The tasks
#1 Copy everything in the Slamdance $99 Specials post from "Posted January 26, 2010" down to "always, exceptionally lo-fi.".
#2 In the Slamdance $99 Specials post, turn the paragraph beginning "Maisy Makes a Movie takes us" into a short bulleted list that keeps its main facts.
#3 Go on with the post about Slamdance's $99 Specials, picking up after its last sentence.

-- Start Passage --

$99 Specials

Posted January 26, 2010 in

The $99 Specials represent the marrow of Slamdance—the very pith, I say. To produce a film for no more than $99 in 99 days or less is . . . damn hard.  It’s the kind of thing you just can’t do for any reason other than the love. Profit’s not an option, which, of course, is entirely the point. This year’s selection of shorts is equally heartwarming, hilarious, puzzling, and as always, exceptionally lo-fi.  


Maisy Makes a Movie

Director: Heidi Van Lier

Maisy Makes a Movie takes us into the world of filmmaker Heidi Van Lier’s young daughter Maisy, who’s budding passion for directing and adorable mannerisms stole the show.  The piece was two parts: a covert documentary of Maisy writing, producing, and directing her own film, followed by the film itself, “The Secret Love Crush.”  The finished product was touching and fun and surprisingly mature.

-- End Passage --
-- Start Extracted material --

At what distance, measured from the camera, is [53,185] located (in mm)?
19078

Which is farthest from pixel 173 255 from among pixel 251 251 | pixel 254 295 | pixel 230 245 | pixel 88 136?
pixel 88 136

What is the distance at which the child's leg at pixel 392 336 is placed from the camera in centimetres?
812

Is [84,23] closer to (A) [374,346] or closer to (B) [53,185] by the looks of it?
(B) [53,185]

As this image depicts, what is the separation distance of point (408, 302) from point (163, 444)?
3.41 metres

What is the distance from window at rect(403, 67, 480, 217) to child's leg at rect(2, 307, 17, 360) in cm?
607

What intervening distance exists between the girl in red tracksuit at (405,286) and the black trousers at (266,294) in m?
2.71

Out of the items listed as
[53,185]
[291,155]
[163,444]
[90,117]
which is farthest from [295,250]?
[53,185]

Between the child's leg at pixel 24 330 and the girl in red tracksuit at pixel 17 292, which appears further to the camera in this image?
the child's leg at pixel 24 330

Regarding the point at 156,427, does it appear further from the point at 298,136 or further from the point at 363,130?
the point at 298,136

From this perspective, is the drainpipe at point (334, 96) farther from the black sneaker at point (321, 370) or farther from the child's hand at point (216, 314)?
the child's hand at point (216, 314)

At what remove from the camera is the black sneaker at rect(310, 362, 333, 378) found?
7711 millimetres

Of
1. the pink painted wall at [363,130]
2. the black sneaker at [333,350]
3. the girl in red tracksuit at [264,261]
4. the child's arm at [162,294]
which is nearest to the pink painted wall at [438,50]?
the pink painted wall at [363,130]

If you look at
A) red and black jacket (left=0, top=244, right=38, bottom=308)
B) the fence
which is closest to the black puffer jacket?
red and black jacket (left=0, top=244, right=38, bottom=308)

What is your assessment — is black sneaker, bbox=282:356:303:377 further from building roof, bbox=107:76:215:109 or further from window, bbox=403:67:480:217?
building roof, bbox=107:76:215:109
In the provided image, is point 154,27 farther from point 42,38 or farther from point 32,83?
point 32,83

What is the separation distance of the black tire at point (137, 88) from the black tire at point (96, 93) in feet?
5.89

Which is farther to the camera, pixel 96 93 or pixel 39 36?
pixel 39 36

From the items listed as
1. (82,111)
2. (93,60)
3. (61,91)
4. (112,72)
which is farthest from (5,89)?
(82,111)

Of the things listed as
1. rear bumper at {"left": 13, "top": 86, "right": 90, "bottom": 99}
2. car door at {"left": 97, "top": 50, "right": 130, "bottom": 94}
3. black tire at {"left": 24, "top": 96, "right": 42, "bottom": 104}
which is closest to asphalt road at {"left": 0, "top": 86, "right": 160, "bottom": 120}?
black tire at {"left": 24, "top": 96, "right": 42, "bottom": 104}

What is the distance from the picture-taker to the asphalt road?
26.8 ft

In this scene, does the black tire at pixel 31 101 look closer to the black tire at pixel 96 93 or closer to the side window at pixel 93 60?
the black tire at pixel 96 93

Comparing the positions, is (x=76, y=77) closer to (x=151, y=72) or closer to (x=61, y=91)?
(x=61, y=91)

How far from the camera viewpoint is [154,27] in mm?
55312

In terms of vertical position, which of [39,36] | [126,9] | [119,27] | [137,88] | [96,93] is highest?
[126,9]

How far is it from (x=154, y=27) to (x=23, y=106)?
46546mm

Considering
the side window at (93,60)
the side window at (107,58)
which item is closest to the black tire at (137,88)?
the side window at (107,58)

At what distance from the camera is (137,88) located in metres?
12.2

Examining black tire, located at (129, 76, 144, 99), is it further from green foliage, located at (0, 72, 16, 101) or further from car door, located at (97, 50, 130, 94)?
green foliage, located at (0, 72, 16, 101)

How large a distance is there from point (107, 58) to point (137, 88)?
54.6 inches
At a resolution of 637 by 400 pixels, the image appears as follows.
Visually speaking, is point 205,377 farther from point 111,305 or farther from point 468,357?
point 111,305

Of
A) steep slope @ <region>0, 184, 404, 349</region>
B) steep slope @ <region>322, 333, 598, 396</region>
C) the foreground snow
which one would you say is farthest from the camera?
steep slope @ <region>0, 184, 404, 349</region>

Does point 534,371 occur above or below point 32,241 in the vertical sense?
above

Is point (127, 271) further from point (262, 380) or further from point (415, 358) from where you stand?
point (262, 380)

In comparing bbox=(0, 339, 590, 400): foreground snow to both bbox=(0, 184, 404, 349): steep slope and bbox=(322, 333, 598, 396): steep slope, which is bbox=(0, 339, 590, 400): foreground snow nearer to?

-- End Extracted material --

Outputs
#1
Posted January 26, 2010 in

The $99 Specials represent the marrow of Slamdance—the very pith, I say. To produce a film for no more than $99 in 99 days or less is . . . damn hard.  It’s the kind of thing you just can’t do for any reason other than the love. Profit’s not an option, which, of course, is entirely the point. This year’s selection of shorts is equally heartwarming, hilarious, puzzling, and as always, exceptionally lo-fi.

#2
- Maisy Makes a Movie follows Maisy, filmmaker Heidi Van Lier's young daughter, whose passion for directing and adorable mannerisms stole the show.
- It has two parts: a covert documentary of Maisy writing, producing, and directing her own film, then that film itself, "The Secret Love Crush."
- The finished product was touching, fun, and surprisingly mature.

#3
slamdance film guide

Hey Vendor

Director: Matthew Harrison

This film’s script is a Slamdance Short Screenplay Contest winner.  This enjoyable comedy is a lighthearted mix of pretzel buying and dividing by zero.  Hero Mike finds himself caught in a bit of a space/time pinch that creates fun and well-timed comedic repetition for us, and some knee slapping confusion for Mike.  In Q&A the director mentioned that the script had at one point been twice as involved and complicated as the finished product—a shame, I felt, as I could’ve easily watched plenty more of Hey Vendor.

-Jesse Hawlish

This short screened along with “And Everything Is Going Fine,” the Soderbergh-directed documentary. This pairing didn’t necessarily make sense, but sometimes they don’t. That has nothing to do with the quality of the film, which was pretty good. It was a “$99 Special” short described as having a “pretzel-like plot.” If the budget had been explained before the film (or I had read the Slamdance handbook beforehand) it might make a bit more sense, as it was a pretty short film with a small cast. Given the constraints it was sufficient.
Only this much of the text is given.